Dividend Payout Ratio pada perusahaan di Bursa Efek Indonesia dipengaruhi oleh faktor fundamental seperti profitabilitas, ukuran perusahaan, dan struktur kepemilikan.

ROA menjadi faktor paling konsisten mempengaruhi DPR pada kedua kelompok perusahaan.

Terdapat perbedaan karakteristik antara perusahaan dengan kepemilikan manajemen dan tanpa kepemilikan manajemen dalam menentukan kebijakan dividen.

Bagi investor, hasil ini dapat menjadi pertimbangan penting sebelum mengambil keputusan investasi berbasis dividen.

Daftar Pustaka

Brigham, Eugene F., dan Joel F. Houston. 2019. Fundamentals of Financial Management. Boston: Cengage Learning.

Chasanah, Amalia Nur. 2008. Faktor-Faktor yang Mempengaruhi Dividend Payout Ratio (DPR) pada Perusahaan yang Listed di Bursa Efek Indonesia. Tesis. Program Pascasarjana Universitas Diponegoro.

Gitman, Lawrence J. 2015. Principles of Managerial Finance. Pearson Education.

Gordon, Myron J. 1963. Optimal Investment and Financing Policy.

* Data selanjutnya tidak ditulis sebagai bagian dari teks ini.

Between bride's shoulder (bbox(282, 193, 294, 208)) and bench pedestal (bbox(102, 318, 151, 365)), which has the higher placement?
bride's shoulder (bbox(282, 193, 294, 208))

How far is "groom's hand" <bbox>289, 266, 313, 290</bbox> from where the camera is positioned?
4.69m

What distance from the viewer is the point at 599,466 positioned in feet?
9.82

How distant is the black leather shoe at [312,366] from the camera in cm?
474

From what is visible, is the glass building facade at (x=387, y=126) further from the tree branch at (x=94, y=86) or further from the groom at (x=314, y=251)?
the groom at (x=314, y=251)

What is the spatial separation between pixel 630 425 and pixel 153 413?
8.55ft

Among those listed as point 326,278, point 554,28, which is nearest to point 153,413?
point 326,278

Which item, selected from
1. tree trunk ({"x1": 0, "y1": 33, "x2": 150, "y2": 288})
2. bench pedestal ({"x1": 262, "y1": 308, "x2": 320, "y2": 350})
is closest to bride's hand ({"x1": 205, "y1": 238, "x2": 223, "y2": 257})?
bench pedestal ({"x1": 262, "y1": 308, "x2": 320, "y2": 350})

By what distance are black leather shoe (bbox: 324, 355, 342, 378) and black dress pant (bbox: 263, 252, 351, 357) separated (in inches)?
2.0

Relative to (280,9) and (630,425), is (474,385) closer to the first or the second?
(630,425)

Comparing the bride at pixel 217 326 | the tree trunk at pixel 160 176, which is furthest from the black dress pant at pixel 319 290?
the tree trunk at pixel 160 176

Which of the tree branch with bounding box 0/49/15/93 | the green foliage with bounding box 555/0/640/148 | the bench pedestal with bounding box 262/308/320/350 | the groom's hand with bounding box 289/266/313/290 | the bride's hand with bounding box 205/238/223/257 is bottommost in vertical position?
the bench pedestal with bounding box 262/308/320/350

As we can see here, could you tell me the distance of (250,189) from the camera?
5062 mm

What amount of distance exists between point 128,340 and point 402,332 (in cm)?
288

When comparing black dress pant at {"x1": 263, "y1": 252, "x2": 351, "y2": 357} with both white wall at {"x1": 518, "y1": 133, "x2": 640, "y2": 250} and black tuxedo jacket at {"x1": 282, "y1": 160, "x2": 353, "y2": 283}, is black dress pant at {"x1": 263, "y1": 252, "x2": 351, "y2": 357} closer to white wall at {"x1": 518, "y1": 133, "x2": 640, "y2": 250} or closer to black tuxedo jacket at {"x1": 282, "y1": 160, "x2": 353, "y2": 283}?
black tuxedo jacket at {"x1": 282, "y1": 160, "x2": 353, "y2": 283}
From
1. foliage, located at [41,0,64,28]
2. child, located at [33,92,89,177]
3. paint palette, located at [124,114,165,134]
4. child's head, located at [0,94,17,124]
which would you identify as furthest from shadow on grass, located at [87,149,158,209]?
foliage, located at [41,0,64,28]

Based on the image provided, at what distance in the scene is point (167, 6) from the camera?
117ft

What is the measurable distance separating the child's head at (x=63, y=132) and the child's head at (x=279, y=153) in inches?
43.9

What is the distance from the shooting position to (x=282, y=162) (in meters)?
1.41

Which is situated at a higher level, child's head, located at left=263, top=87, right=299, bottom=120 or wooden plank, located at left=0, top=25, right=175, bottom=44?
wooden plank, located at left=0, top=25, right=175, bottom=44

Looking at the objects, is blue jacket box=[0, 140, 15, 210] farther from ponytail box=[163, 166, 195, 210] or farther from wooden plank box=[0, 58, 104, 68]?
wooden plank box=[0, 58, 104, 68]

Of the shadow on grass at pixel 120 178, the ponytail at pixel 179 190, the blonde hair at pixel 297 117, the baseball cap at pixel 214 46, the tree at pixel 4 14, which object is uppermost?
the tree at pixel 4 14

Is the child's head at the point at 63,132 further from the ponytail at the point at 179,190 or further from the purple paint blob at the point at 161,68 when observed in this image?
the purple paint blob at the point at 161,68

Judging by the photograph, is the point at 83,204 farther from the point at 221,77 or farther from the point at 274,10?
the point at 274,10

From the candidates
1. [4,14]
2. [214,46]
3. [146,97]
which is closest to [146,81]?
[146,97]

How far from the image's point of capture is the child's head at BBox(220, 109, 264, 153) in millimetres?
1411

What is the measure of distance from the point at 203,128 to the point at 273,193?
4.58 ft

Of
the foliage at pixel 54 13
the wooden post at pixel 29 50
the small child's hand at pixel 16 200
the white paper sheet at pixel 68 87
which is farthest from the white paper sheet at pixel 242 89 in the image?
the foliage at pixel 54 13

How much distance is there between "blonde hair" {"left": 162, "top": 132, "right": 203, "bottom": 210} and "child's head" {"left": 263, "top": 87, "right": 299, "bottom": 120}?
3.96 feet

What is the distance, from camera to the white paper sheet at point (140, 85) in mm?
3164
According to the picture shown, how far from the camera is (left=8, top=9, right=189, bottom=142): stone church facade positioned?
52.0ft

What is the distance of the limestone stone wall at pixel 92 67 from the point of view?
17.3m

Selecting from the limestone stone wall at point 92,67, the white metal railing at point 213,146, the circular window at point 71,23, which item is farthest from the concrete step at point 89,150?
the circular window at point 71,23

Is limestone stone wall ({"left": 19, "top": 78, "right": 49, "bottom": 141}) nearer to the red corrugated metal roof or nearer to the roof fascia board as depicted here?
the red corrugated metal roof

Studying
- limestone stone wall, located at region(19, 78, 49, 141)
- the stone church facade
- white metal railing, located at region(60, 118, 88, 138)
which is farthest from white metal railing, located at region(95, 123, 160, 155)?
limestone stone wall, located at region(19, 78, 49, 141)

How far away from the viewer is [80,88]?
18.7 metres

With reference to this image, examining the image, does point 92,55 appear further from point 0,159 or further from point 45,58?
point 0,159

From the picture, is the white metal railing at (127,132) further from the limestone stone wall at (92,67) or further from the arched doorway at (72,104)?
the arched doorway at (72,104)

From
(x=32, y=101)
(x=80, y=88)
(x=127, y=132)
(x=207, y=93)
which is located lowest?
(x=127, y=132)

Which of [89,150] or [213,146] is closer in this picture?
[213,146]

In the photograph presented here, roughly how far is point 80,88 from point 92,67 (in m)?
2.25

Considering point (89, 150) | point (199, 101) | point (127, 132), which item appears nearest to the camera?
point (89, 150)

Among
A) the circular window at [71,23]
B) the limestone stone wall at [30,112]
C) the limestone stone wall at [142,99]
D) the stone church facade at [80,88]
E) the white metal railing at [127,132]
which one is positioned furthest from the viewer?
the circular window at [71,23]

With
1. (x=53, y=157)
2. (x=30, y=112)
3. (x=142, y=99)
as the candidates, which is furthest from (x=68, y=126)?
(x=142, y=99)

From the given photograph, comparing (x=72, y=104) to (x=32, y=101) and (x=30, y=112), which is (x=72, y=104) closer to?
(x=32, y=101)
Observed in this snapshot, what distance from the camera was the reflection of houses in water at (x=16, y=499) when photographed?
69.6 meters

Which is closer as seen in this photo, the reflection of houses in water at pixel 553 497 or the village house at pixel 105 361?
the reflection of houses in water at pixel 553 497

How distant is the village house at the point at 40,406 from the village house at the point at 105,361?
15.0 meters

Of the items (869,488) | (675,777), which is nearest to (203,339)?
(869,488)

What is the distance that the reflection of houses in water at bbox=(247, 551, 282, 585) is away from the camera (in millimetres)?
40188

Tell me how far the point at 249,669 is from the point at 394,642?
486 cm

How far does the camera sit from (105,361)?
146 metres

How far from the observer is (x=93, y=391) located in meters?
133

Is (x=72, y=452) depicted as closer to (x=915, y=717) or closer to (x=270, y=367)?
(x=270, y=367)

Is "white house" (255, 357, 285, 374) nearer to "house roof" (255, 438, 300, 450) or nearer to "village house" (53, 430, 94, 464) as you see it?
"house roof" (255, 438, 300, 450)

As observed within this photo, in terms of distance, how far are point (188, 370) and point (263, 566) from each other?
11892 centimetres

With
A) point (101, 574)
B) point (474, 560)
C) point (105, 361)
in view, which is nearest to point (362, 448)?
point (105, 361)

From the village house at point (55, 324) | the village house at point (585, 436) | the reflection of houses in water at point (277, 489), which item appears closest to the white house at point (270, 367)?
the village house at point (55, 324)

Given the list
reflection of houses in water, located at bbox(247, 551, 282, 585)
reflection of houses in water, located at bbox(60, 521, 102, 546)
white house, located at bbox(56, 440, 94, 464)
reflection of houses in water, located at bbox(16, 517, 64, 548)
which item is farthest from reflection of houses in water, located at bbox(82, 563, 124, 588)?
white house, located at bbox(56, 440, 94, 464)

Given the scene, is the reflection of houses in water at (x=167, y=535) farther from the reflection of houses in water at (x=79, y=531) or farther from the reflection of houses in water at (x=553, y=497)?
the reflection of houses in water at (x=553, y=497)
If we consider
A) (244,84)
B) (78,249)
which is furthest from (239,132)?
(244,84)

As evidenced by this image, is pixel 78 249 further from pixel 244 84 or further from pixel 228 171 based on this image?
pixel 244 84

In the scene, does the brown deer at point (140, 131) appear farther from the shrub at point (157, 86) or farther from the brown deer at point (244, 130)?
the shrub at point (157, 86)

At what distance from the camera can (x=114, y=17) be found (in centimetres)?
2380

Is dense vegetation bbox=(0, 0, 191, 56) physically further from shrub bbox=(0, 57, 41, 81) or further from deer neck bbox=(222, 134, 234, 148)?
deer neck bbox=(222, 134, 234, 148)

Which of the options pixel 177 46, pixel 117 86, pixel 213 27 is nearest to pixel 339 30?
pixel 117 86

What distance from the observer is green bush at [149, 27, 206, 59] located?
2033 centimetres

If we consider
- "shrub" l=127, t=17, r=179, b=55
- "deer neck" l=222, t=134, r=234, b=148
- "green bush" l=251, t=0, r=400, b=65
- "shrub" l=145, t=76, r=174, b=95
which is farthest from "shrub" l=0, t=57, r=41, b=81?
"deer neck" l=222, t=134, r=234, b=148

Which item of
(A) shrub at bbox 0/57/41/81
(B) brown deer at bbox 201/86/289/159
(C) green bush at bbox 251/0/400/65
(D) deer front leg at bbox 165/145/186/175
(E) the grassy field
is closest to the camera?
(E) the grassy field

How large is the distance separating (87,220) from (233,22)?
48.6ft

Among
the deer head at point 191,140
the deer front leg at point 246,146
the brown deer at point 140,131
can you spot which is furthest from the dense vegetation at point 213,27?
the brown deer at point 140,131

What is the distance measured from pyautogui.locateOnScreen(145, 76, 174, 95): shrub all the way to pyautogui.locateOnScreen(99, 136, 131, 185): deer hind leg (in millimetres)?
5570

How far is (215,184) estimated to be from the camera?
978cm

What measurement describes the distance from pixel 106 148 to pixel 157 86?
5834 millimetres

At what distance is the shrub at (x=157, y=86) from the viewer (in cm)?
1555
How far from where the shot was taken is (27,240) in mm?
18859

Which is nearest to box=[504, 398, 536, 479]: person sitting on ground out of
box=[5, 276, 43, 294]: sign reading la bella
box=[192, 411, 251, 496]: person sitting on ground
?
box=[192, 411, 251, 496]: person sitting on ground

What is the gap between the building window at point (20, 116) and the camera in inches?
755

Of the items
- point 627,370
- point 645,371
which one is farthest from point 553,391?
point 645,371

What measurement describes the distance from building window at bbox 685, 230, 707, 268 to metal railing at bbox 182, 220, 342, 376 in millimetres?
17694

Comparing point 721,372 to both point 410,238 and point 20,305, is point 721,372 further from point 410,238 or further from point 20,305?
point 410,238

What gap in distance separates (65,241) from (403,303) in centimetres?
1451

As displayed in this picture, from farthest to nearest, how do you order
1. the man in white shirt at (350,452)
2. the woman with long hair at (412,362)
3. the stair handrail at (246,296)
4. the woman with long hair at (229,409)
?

Journal of Finance.

Jensen, Michael C., dan William H. Meckling. 1976. Theory of the Firm: Managerial Behavior, Agency Costs and Ownership Structure. Journal of Financial Economics.

Ross, Stephen A., Randolph W. Westerfield, dan Bradford D. Jordan. 2018. Corporate Finance. McGraw-Hill Education.